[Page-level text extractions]
▬▬▬▬▬▬

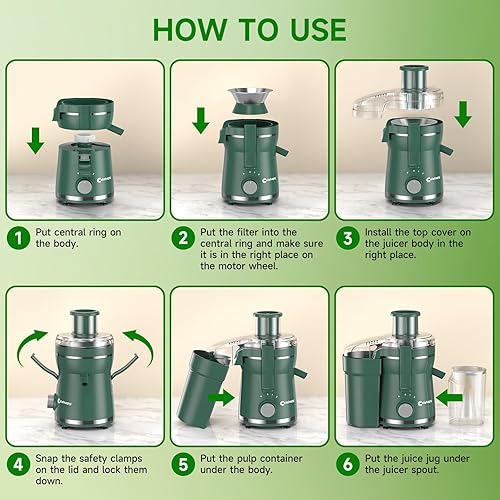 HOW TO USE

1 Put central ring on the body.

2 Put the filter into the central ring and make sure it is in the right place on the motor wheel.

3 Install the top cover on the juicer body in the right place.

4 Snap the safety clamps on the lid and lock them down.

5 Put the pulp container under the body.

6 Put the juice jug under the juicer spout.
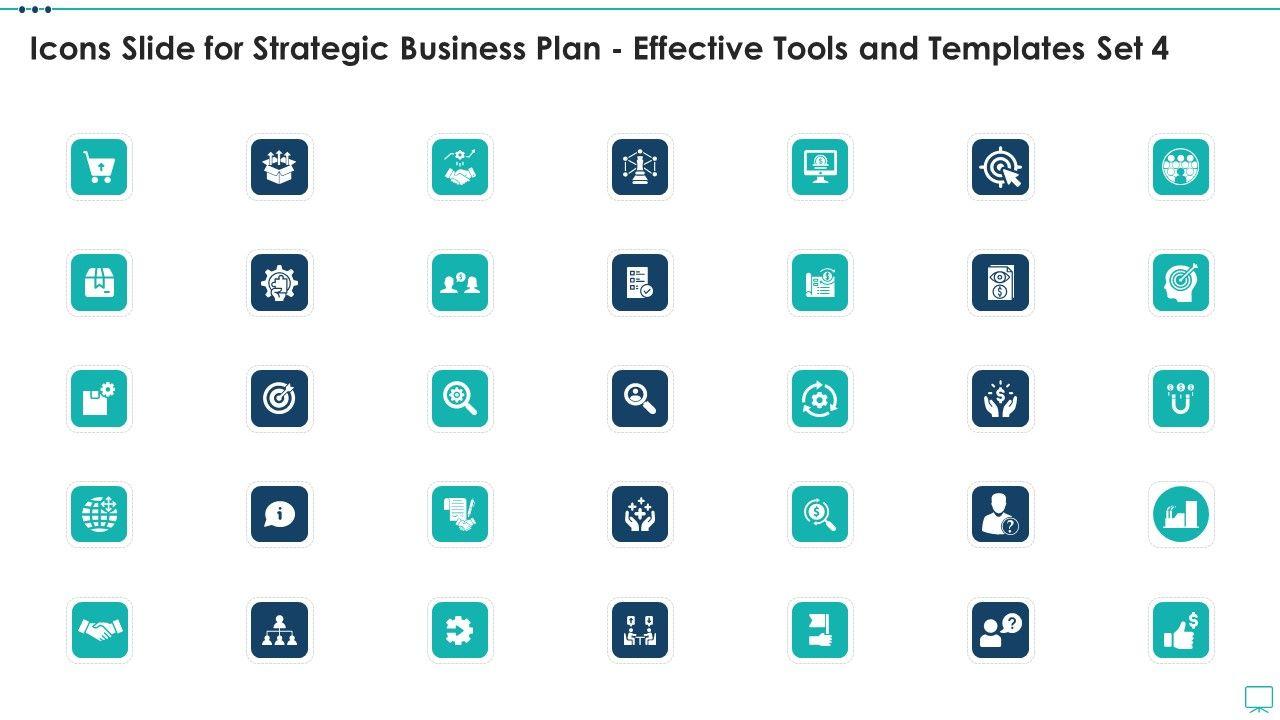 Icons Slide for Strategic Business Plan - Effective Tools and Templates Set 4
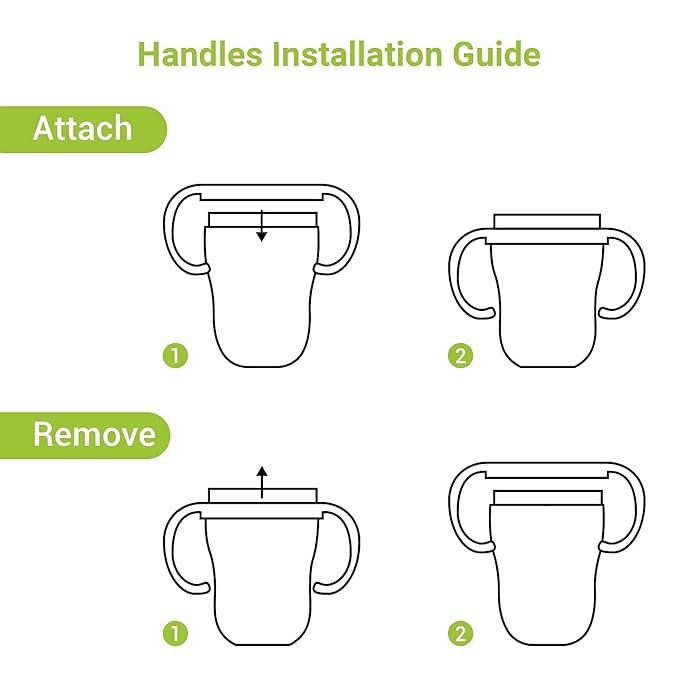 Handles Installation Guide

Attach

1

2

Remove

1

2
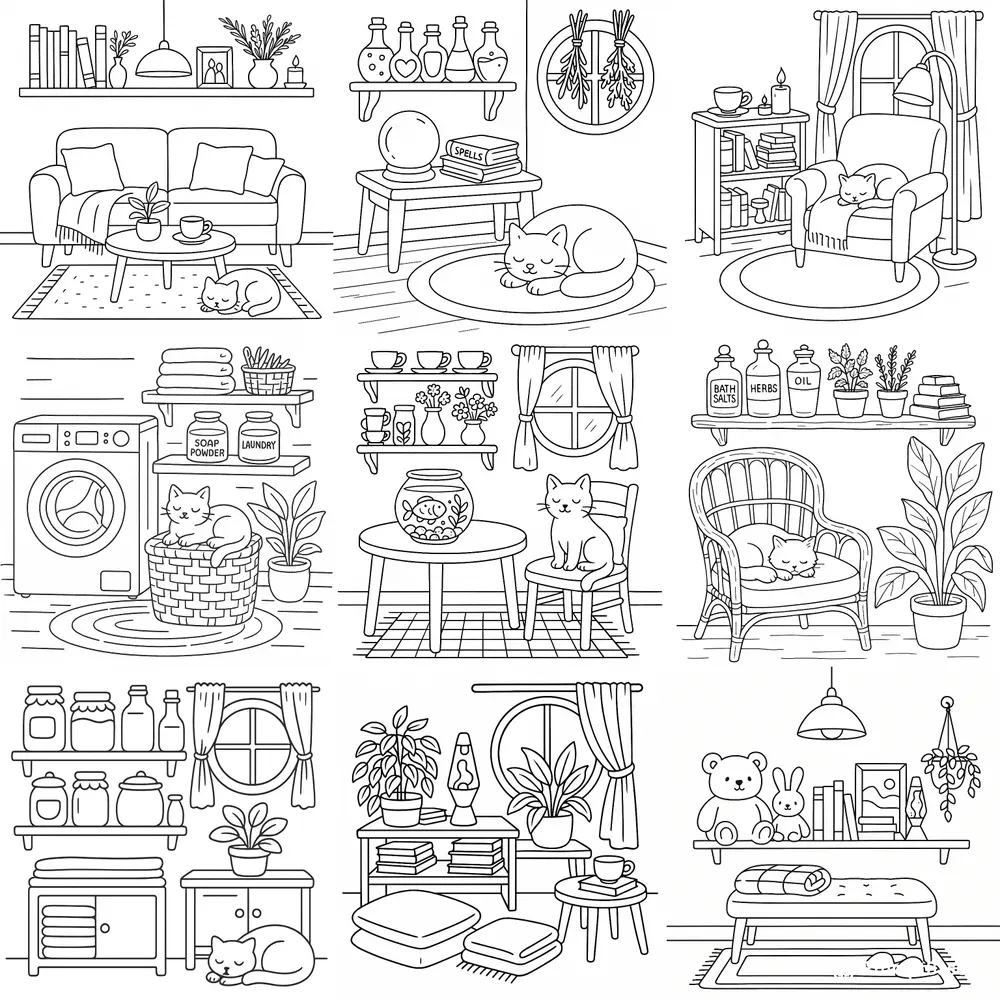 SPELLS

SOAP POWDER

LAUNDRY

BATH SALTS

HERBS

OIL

▬▬▬▬▬▬

Exact repetition of all entries is required. The pictures should not appear.

 HOW TO USE

1 Put central ring on the body.

2 Put the filter into the central ring and make sure it is in the right place on the motor wheel.

3 Install the top cover on the juicer body in the right place.

4 Snap the safety clamps on the lid and lock them down.

5 Put the pulp container under the body.

6 Put the juice jug under the juicer spout.
 Icons Slide for Strategic Business Plan - Effective Tools and Templates Set 4
 Handles Installation Guide

Attach

1

2

Remove

1

2
 SPELLS

SOAP POWDER

LAUNDRY

BATH SALTS

HERBS

OIL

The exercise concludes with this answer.